6The Bears’ defense has room for growth as Roquan Smith gets more experience. But Leonard Floyd could provide an additional boost when he is fully recovered from the broken hand he suffered in the preseason. Floyd clearly has been hampered by the club and even the smaller cast on his hand in the first three games. At full strength, he should be a difference-making threat opposite Mack.
7With cornerbacks Amukamara and Marcus Cooper recovering from hamstring injuries, the Bears might have to find out how quickly undrafted rookie Kevin Toliver learns. Toliver, a former five-star prospect from LSU, was picked on by Sam Bradford and Josh Rosen in 22 snaps against the Cardinals.
He bit on rookie Christian Kirk’s double move and was burned for a 32-yard gain early in the fourth quarter with the Bears trailing 14-13 but was bailed out two plays later when Mack forced a fumble that Danny Trevathan recovered. But he can’t wait for a second chance. The kid’s not lacking for confidence.

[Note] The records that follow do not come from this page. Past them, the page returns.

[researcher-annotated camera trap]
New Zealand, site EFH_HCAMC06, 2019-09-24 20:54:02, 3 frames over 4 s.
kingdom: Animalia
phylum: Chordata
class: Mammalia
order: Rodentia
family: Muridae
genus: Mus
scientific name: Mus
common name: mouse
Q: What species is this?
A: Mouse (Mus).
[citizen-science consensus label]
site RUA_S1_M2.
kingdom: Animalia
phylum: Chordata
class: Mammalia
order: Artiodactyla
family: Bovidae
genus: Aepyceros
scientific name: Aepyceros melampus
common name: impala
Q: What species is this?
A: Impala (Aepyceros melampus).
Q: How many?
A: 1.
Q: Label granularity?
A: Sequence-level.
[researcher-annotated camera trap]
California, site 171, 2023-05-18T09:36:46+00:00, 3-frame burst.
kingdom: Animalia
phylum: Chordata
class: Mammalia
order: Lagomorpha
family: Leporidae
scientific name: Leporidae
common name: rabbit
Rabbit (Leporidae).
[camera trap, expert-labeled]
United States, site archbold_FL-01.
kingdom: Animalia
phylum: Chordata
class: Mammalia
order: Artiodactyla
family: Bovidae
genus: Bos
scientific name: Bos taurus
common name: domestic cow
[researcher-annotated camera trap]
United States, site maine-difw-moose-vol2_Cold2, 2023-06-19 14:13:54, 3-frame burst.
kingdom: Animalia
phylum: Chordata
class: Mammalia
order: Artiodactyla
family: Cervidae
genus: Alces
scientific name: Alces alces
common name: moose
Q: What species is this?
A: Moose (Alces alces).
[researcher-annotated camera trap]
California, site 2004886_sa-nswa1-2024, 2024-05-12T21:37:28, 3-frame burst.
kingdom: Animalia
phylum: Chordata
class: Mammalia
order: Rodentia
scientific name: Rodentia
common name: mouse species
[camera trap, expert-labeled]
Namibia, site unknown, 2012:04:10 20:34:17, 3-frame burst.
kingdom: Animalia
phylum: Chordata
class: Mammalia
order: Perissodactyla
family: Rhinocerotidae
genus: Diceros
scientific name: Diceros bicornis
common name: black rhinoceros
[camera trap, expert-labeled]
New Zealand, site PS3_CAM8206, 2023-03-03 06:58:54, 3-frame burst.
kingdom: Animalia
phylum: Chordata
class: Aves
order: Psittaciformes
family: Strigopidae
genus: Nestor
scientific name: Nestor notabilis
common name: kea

“As long as I’m out there, I know they’re going to throw my way,” Toliver said. “I just have to be ready. I embrace the challenge. I love that challenge. I love this stage of my career. Just guys [testing] me. Got to make a name for myself.”
8A subtle disappointment from the victory over the Cardinals: With rookie Anthony Miller limited by a shoulder injury, Kevin White still was virtually invisible — just 12 snaps and zero targets. Josh Bellamy, who played four snaps in the first two games, played 18 snaps against the Cardinals and had one catch for two yards.
9Josh McCown Ex-Bear of the Week Award: Saints wide receiver Cam Meredith, playing for the first time since suffering a torn ACL and MCL in the preseason with the Bears last year, caught an 11-yard touchdown pass from Drew Brees in the Saints’ 43-37 overtime victory against the Falcons.
It was his only target in 34 snaps in the game, but a significant moment nonetheless for the former St. Joseph and Illinois State star. With his knack for getting open, Meredith should flourish with Brees in that offense.
10Bear-ometer: 8-8 — vs. Buccaneers (L); at Dolphins (L); vs. Patriots (W); vs. Jets (W); at Bills (L); vs. Lions (W); vs. Vikings (L); at Lions (L); at Giants (W); vs. Rams (L); vs. Packers (W); at 49ers (W); at Vikings (L).